#### [Directions for this task]
Can you copy the data below word for word, from the first line to the last?
── Source data
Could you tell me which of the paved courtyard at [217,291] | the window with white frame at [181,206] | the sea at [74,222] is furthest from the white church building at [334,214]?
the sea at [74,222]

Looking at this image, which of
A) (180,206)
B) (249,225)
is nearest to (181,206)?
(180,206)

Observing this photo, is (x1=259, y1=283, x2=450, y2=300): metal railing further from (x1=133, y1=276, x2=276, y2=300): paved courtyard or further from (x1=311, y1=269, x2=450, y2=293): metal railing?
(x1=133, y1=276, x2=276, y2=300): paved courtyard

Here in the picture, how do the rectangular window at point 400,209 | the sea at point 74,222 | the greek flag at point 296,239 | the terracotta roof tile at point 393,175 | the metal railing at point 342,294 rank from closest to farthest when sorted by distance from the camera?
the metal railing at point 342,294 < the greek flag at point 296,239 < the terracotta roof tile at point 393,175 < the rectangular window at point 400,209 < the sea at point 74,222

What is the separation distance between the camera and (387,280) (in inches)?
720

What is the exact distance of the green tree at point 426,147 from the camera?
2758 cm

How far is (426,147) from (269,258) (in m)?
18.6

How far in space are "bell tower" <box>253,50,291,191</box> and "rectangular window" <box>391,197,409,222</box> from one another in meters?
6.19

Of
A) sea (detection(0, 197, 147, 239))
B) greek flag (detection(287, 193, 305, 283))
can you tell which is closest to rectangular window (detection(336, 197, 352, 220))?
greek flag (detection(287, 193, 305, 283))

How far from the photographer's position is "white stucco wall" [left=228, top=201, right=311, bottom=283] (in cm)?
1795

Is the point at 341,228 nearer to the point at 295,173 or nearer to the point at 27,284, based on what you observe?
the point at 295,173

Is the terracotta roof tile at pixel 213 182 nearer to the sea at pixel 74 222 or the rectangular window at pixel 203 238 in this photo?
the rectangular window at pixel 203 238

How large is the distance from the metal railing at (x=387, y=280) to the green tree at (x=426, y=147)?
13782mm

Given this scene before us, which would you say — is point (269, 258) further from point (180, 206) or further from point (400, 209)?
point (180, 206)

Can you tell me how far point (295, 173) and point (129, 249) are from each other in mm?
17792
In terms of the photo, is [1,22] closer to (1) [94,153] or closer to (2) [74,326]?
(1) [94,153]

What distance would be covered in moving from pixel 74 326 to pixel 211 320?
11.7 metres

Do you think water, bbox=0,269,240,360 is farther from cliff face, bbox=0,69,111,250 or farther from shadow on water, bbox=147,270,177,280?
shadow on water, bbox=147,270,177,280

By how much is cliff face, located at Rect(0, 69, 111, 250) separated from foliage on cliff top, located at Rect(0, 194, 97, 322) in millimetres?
────
#### [Reply]
Could you tell me which of the paved courtyard at [217,291] | the window with white frame at [181,206] | the sea at [74,222] is furthest from the white church building at [334,214]?
the sea at [74,222]

Looking at this image, which of
A) (180,206)
B) (249,225)
is nearest to (181,206)?
(180,206)

Observing this photo, is (x1=259, y1=283, x2=450, y2=300): metal railing further from (x1=133, y1=276, x2=276, y2=300): paved courtyard or further from (x1=311, y1=269, x2=450, y2=293): metal railing?
(x1=133, y1=276, x2=276, y2=300): paved courtyard

Here in the picture, how do the rectangular window at point 400,209 | the sea at point 74,222 | the greek flag at point 296,239 | the terracotta roof tile at point 393,175 | the metal railing at point 342,294 rank from closest to farthest when sorted by distance from the camera?
the metal railing at point 342,294 < the greek flag at point 296,239 < the terracotta roof tile at point 393,175 < the rectangular window at point 400,209 < the sea at point 74,222

What is the separation distance between the camera and (387,280) (in inches)?
720

What is the exact distance of the green tree at point 426,147 from the camera?
2758 cm

How far is (426,147) from (269,258) (in m)?
18.6

How far in space are "bell tower" <box>253,50,291,191</box> and "rectangular window" <box>391,197,409,222</box> from one another in meters?
6.19

Of
A) sea (detection(0, 197, 147, 239))
B) greek flag (detection(287, 193, 305, 283))
can you tell which is closest to rectangular window (detection(336, 197, 352, 220))?
greek flag (detection(287, 193, 305, 283))

How far from the photographer's position is "white stucco wall" [left=228, top=201, right=311, bottom=283] (in cm)?
1795

Is the point at 341,228 nearer to the point at 295,173 or nearer to the point at 27,284, based on what you observe?
the point at 295,173

Is the terracotta roof tile at pixel 213 182 nearer to the sea at pixel 74 222 or the rectangular window at pixel 203 238 in this photo?
the rectangular window at pixel 203 238

How large is the distance from the metal railing at (x=387, y=280) to the green tree at (x=426, y=147)?
13782mm

Given this scene before us, which would you say — is point (269, 258) further from point (180, 206) or further from point (400, 209)?
point (180, 206)

Can you tell me how far point (295, 173) and point (129, 249) are from each other in mm?
17792
In terms of the photo, is [1,22] closer to (1) [94,153] or closer to (2) [74,326]?
(1) [94,153]

What distance would be covered in moving from pixel 74 326 to pixel 211 320?
11.7 metres

Do you think water, bbox=0,269,240,360 is farther from cliff face, bbox=0,69,111,250 or farther from shadow on water, bbox=147,270,177,280?
shadow on water, bbox=147,270,177,280

By how much is cliff face, located at Rect(0, 69, 111, 250) separated from foliage on cliff top, located at Rect(0, 194, 97, 322) in millimetres?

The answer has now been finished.